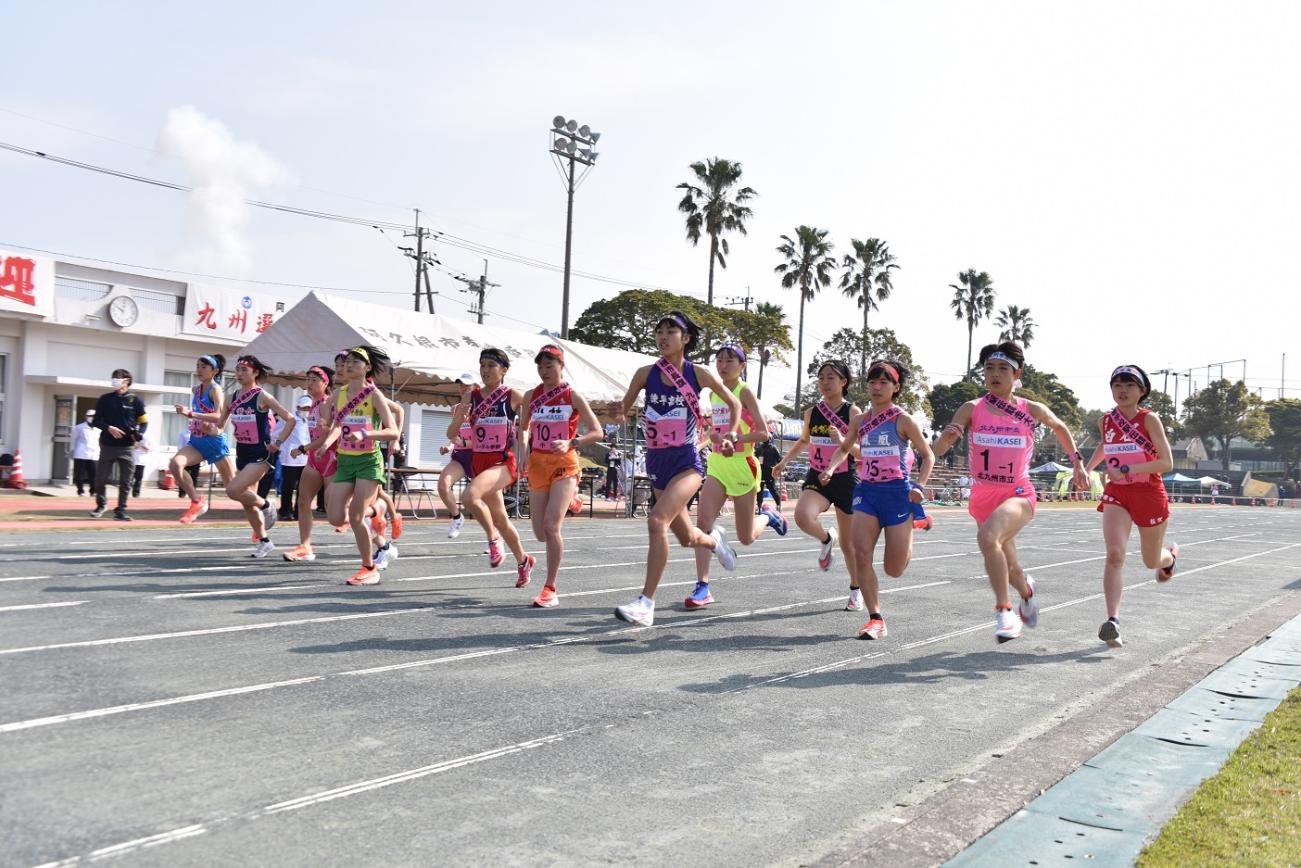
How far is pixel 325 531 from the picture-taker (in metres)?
15.1

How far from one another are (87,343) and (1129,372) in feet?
95.0

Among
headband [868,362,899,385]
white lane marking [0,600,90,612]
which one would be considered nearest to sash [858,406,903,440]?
headband [868,362,899,385]

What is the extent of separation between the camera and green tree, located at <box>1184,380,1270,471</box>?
86.6 m

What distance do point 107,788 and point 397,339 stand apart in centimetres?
1636

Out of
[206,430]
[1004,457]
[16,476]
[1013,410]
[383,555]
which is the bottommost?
[383,555]

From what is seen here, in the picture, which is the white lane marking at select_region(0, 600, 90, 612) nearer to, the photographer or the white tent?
the photographer

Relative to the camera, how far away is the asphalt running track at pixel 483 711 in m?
3.43

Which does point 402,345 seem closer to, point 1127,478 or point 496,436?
point 496,436

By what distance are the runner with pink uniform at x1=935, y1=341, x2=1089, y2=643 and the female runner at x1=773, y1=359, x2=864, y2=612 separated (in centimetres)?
140

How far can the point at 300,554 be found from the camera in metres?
10.9

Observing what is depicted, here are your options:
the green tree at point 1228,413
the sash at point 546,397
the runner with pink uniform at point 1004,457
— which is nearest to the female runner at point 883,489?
the runner with pink uniform at point 1004,457

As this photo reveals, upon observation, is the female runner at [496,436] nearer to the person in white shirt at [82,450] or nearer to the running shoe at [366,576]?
the running shoe at [366,576]

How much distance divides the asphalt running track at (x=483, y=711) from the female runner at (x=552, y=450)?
0.58 metres

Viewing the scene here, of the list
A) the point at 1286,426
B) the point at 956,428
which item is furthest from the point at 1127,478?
the point at 1286,426
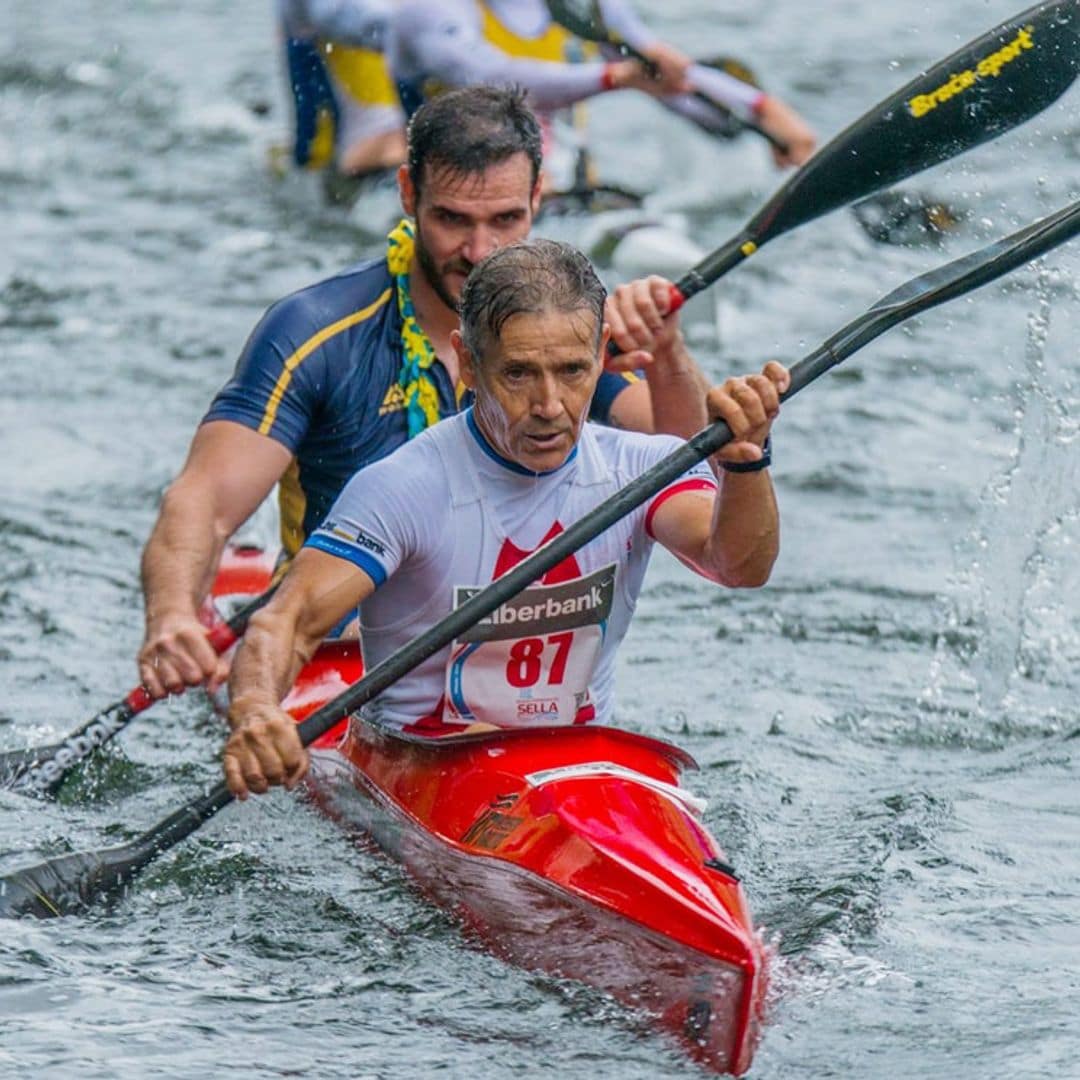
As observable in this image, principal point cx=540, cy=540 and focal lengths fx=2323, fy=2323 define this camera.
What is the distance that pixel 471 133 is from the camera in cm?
479

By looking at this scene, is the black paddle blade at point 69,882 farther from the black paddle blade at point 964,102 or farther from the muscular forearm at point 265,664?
the black paddle blade at point 964,102

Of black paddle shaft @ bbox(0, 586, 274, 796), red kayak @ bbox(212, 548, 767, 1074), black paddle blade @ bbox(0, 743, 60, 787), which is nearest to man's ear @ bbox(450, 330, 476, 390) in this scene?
red kayak @ bbox(212, 548, 767, 1074)

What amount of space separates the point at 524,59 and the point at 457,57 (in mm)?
297

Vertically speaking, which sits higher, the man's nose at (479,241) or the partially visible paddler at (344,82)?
the partially visible paddler at (344,82)

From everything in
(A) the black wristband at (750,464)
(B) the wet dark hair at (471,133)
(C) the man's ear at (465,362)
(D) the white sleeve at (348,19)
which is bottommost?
(A) the black wristband at (750,464)

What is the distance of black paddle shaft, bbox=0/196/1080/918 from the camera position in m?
4.00

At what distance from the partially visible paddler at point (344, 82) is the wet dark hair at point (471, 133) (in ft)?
18.0

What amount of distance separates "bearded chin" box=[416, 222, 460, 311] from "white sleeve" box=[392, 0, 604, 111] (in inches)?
192

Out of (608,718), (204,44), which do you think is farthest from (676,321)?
(204,44)

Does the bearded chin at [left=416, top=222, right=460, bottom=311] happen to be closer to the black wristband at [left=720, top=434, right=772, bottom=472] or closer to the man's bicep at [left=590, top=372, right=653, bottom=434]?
the man's bicep at [left=590, top=372, right=653, bottom=434]

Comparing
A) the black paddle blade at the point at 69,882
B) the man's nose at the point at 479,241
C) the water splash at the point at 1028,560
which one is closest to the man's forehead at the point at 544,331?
the man's nose at the point at 479,241

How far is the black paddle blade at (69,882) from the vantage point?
14.3 ft

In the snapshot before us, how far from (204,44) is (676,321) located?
35.3ft

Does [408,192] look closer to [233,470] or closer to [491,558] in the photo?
[233,470]
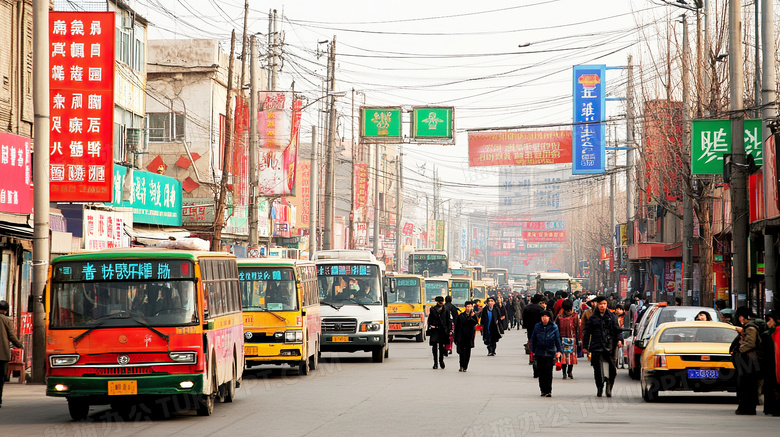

•••

Retype all of the records above verbatim, leaving out the pictures.

How far is pixel 325 531 from the picture-taker (in metres)?
15.1

How far from one another are (87,343) and (1129,372) in feet?
95.0

Among
headband [868,362,899,385]
white lane marking [0,600,90,612]
which one would be considered nearest to sash [858,406,903,440]?
headband [868,362,899,385]

What is the extent of separation between the camera and green tree, located at <box>1184,380,1270,471</box>?
86.6 m

What distance do point 107,788 and point 397,339 stand apart in centimetres?
1636

Out of
[206,430]
[1004,457]
[16,476]
[1013,410]
[383,555]
which is the bottommost?
[383,555]

From what is seen here, in the picture, which is the white lane marking at select_region(0, 600, 90, 612) nearer to, the photographer or the white tent?
the photographer

Relative to the camera, how far away is the asphalt running track at pixel 483 711 in m?
3.43

Which does point 402,345 seem closer to, point 1127,478 or point 496,436?
point 496,436

By what distance are the runner with pink uniform at x1=935, y1=341, x2=1089, y2=643 and the female runner at x1=773, y1=359, x2=864, y2=612 separated (in centimetres)?
140

How far can the point at 300,554 be found from the camera in metres?
10.9

Observing what is depicted, here are your options:
the green tree at point 1228,413
the sash at point 546,397
the runner with pink uniform at point 1004,457
— which is nearest to the female runner at point 883,489?
the runner with pink uniform at point 1004,457

As this photo reveals, upon observation, is the female runner at [496,436] nearer to the person in white shirt at [82,450] or nearer to the running shoe at [366,576]?
the running shoe at [366,576]

How much distance divides the asphalt running track at (x=483, y=711) from the female runner at (x=552, y=450)?
0.58 metres

Viewing the scene here, of the list
A) the point at 1286,426
B) the point at 956,428
which item is furthest from the point at 1127,478?
the point at 1286,426
As observable in this image, principal point cx=540, cy=540 and focal lengths fx=2323, fy=2323 define this camera.
What is the distance that pixel 471 133 is from the camera in cm?
479

By looking at this scene, is the black paddle blade at point 69,882 farther from the black paddle blade at point 964,102 or farther from the muscular forearm at point 265,664?
the black paddle blade at point 964,102

Of black paddle shaft @ bbox(0, 586, 274, 796), red kayak @ bbox(212, 548, 767, 1074), black paddle blade @ bbox(0, 743, 60, 787), which is nearest to man's ear @ bbox(450, 330, 476, 390) in this scene?
red kayak @ bbox(212, 548, 767, 1074)

What amount of space separates the point at 524,59 and the point at 457,57 (in mm)?
297

Vertically speaking, which sits higher, the man's nose at (479,241) or the partially visible paddler at (344,82)?
the partially visible paddler at (344,82)

From everything in
(A) the black wristband at (750,464)
(B) the wet dark hair at (471,133)
(C) the man's ear at (465,362)
(D) the white sleeve at (348,19)
which is bottommost?
(A) the black wristband at (750,464)

What is the distance of black paddle shaft, bbox=0/196/1080/918 from the camera position in m?
4.00

At what distance from the partially visible paddler at point (344, 82) is the wet dark hair at point (471, 133) (in ft)?
18.0

What amount of distance separates "bearded chin" box=[416, 222, 460, 311] from "white sleeve" box=[392, 0, 604, 111] (in inches)?
192

Out of (608,718), (204,44), which do you think is farthest from (676,321)?
(204,44)

Does the bearded chin at [left=416, top=222, right=460, bottom=311] happen to be closer to the black wristband at [left=720, top=434, right=772, bottom=472] or closer to the man's bicep at [left=590, top=372, right=653, bottom=434]?
the man's bicep at [left=590, top=372, right=653, bottom=434]

Comparing
A) the black paddle blade at the point at 69,882
B) the man's nose at the point at 479,241
C) the water splash at the point at 1028,560
which one is closest to the man's forehead at the point at 544,331?
the man's nose at the point at 479,241

How far is the black paddle blade at (69,882) from the vantage point?
14.3 ft

In the snapshot before us, how far from (204,44) is (676,321) located?
35.3ft

Does [408,192] look closer to [233,470] or closer to [491,558] in the photo?
[233,470]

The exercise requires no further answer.